◆ **Polecenie**
Przepisz poniższe dane, zastępując każde wystąpienie „mountain” słowem „hill”. Resztę tekstu pozostaw bez zmian.

◆ **Dane wejściowe**
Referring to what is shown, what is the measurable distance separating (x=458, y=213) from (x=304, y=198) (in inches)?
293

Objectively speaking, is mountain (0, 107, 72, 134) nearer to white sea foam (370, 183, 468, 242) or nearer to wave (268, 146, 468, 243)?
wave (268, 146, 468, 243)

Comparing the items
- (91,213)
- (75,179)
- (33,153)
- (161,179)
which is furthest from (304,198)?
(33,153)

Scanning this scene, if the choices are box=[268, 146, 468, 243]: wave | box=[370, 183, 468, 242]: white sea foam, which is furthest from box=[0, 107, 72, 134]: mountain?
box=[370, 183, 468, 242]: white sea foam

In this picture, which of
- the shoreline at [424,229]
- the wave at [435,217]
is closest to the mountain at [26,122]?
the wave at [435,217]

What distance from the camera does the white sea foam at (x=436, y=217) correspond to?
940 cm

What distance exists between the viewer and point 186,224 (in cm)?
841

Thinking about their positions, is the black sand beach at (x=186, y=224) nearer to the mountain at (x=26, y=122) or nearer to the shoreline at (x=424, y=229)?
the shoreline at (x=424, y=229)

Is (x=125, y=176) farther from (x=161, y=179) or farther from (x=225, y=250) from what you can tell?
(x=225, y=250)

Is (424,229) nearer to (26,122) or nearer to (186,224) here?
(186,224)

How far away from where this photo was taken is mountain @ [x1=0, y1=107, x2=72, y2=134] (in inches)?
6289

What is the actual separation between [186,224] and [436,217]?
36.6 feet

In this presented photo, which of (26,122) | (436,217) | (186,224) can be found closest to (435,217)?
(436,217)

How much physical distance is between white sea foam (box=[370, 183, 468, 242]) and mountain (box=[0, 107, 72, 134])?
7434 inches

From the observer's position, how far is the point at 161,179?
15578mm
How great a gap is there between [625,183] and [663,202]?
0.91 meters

◆ **Wynik ćwiczenia**
Referring to what is shown, what is the measurable distance separating (x=458, y=213) from (x=304, y=198) (in inches)?
293

Objectively speaking, is hill (0, 107, 72, 134) nearer to white sea foam (370, 183, 468, 242) or nearer to wave (268, 146, 468, 243)?
wave (268, 146, 468, 243)

Comparing the items
- (91,213)
- (75,179)
- (33,153)
- (161,179)
which is furthest from (304,198)?
(33,153)

Scanning this scene, if the choices are box=[268, 146, 468, 243]: wave | box=[370, 183, 468, 242]: white sea foam, which is furthest from box=[0, 107, 72, 134]: hill?
box=[370, 183, 468, 242]: white sea foam

In this picture, which of
- the shoreline at [424,229]
- the wave at [435,217]
is closest to the hill at [26,122]?
the wave at [435,217]

What distance from the camera does the white sea foam at (x=436, y=217) correspond to?
940 cm

What distance exists between the viewer and point 186,224 (in cm)?
841

Thinking about their positions, is the black sand beach at (x=186, y=224) nearer to the hill at (x=26, y=122) or nearer to the shoreline at (x=424, y=229)?
the shoreline at (x=424, y=229)

Is (x=125, y=176) farther from (x=161, y=179) or farther from (x=225, y=250) from what you can tell?
(x=225, y=250)

Is (424,229) nearer to (26,122) or nearer to (186,224) here?
(186,224)

How far away from where this photo was taken is hill @ [x1=0, y1=107, x2=72, y2=134] (in inches)?
6289

What is the actual separation between [186,224] and [436,217]?
36.6 feet

In this presented photo, which of (26,122) | (436,217) | (186,224) can be found closest to (435,217)?
(436,217)

How much physical distance is between white sea foam (box=[370, 183, 468, 242]) and hill (box=[0, 107, 72, 134])?
7434 inches

From the observer's position, how far is the point at 161,179?
15578mm
How great a gap is there between [625,183] and [663,202]?
0.91 meters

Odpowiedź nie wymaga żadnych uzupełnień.